The Japanese electronics giant, which already provides the lithium-ion cells in the Model S, won't commit to hauling its own equipment to the U.S. just yet, however. Just as it does now at its factory in Fremont, California, Tesla will import Panasonic cells from Japan and assemble them into battery packs. This should take up half of the planned 10-million-square-foot Gigafactory facility, according to Tesla, with some additional unnamed "key suppliers" taking up the other space. Tesla has already committed about $2.3 billion to the estimated $5 billion cost for the factory since the firm announced plans to build it in March.
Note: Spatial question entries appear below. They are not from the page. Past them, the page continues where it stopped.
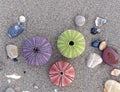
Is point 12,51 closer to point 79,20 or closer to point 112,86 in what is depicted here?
point 79,20

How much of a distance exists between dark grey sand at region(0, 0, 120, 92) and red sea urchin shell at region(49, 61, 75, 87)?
0.07m

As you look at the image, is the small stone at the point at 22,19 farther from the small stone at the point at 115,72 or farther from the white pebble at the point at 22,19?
the small stone at the point at 115,72

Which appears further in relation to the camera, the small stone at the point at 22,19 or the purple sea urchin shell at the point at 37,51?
the small stone at the point at 22,19

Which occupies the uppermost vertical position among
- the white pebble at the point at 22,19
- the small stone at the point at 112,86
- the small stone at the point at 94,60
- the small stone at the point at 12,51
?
the white pebble at the point at 22,19

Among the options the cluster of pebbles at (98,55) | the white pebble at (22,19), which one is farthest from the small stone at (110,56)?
the white pebble at (22,19)

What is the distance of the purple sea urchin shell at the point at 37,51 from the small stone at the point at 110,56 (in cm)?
30

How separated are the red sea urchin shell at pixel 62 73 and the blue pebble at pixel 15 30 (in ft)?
0.86

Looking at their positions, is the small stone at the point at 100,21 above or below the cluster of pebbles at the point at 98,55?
above

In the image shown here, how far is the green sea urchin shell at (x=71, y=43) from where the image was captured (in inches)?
57.4

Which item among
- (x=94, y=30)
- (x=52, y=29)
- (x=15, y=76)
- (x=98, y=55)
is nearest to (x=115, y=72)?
(x=98, y=55)

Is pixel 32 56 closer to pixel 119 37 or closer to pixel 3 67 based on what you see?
pixel 3 67

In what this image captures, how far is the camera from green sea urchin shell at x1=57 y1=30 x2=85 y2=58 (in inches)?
57.4

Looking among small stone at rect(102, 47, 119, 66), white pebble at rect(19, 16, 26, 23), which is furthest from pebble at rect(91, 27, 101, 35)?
white pebble at rect(19, 16, 26, 23)

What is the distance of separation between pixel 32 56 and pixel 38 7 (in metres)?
0.29
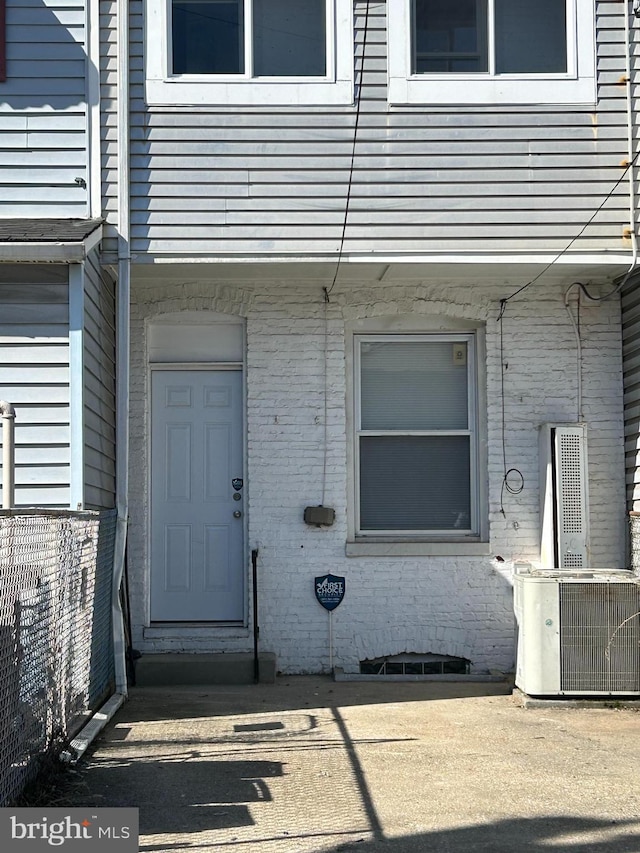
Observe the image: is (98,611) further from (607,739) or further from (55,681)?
(607,739)

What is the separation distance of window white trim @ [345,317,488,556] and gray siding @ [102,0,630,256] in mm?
1286

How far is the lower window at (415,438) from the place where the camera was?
401 inches

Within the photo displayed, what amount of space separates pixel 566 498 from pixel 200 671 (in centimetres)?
344

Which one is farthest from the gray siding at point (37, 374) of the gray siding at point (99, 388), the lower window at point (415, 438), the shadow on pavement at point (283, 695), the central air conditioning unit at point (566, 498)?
the central air conditioning unit at point (566, 498)

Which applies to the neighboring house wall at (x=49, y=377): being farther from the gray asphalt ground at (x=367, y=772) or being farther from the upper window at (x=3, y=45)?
the upper window at (x=3, y=45)

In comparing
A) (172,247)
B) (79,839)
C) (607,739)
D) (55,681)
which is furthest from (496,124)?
(79,839)

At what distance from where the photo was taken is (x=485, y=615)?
9914 mm

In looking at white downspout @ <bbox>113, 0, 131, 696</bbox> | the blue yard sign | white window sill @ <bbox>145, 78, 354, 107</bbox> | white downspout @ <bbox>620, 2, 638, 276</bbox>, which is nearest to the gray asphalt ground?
white downspout @ <bbox>113, 0, 131, 696</bbox>

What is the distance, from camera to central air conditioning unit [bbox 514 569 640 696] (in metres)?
8.34

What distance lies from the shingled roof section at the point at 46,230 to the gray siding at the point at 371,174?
396 millimetres

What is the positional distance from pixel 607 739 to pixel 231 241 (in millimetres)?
4696

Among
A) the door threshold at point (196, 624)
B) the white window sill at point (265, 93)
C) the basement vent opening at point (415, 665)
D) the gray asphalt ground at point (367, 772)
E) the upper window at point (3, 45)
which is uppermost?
the upper window at point (3, 45)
So while Panasonic is throwing down some yen, the Gigafactory likely needs more funding before Elon Musk's company begins construction.

In its second-quarter SEC filing, Tesla said it plans to choose a construction site within "the next few months" from among five possible locations—Reno, Nevada, being a top choice, along with sites in Arizona, California, New Mexico, and Texas—and plans to have the factory completed before the Model 3 debuts in 2016 as a 2017 model. That high-volume car, which will arrive after the Model X crossover's 2015 rollout, is among the primary reasons that the Gigafactory will exist. Tesla needs to cut battery costs if it hopes to be able to sell the Model 3 for its target starting price of $35,000, and the Palo Alto company also hopes to become a main supplier to other automakers or even to consumer-electronics companies such as Apple.



We're slightly bearish on the Gigafactory upending the entire battery business so quickly, especially given Tesla's consistent financial losses (it lost $62 million in the second quarter). Still, despite earning a "junk" credit rating in May, Tesla is upgrading its Fremont assembly line, is opening new stores in China, is adding yet more free Supercharger stations, and says it is "on track" to deliver the gullwinged Model X early next year. If everything goes to plan, 6500 people will find steady employment at the Gigafactory and Tesla will churn out 500,000 cars per year by 2020—and Tesla's most zealous owners just might form a religion.